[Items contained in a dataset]
════════

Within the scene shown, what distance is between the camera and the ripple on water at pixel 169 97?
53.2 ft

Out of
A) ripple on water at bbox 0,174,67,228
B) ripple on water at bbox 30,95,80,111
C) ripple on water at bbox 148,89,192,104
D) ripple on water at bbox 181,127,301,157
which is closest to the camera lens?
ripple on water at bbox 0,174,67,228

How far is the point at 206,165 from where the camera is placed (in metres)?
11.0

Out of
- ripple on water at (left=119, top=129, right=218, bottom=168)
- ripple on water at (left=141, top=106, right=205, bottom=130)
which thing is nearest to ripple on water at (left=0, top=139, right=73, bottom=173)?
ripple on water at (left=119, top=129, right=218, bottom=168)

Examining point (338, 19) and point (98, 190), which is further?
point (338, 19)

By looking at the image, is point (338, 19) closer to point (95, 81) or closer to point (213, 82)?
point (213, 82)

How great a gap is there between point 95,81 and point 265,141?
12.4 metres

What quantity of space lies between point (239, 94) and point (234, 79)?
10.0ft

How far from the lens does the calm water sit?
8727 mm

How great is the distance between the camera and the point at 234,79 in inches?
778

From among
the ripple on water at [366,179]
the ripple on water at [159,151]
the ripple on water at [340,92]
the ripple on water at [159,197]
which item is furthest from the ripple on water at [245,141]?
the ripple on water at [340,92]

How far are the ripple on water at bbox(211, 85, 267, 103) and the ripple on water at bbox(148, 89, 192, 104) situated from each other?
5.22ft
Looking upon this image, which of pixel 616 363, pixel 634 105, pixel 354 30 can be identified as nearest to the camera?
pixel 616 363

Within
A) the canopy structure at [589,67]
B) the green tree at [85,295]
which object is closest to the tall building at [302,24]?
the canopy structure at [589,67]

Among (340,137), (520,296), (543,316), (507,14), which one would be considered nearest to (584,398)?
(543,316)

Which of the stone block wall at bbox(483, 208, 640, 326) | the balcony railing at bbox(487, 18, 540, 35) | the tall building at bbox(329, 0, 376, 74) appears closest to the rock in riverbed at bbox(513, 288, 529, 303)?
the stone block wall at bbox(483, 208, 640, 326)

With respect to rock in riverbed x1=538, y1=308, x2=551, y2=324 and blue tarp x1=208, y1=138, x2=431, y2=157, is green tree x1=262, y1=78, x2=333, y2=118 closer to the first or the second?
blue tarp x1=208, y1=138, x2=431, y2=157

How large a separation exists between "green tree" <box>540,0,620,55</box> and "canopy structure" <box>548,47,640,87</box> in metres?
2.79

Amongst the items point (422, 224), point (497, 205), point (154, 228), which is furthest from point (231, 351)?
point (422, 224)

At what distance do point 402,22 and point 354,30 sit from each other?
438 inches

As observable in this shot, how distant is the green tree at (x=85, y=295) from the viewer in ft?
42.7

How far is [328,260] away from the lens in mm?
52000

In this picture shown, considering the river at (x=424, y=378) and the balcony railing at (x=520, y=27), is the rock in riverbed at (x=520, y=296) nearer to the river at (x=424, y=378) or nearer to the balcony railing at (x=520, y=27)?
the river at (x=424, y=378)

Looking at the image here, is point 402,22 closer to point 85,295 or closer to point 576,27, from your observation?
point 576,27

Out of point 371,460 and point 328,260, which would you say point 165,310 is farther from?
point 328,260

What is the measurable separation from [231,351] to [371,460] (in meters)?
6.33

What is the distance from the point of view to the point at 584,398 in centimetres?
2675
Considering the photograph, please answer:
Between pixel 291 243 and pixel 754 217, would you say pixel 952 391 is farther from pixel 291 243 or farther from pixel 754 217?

════════

• **WRITTEN INSTRUCTION**
Rewrite the lines beginning at the one that contains "Considering the photograph, please" and continuing through the end of the items. Replace "farther" with "further" and leave everything else unchanged.

• **EXERCISE SOLUTION**
Considering the photograph, please answer:
Between pixel 291 243 and pixel 754 217, would you say pixel 952 391 is further from pixel 291 243 or further from pixel 754 217?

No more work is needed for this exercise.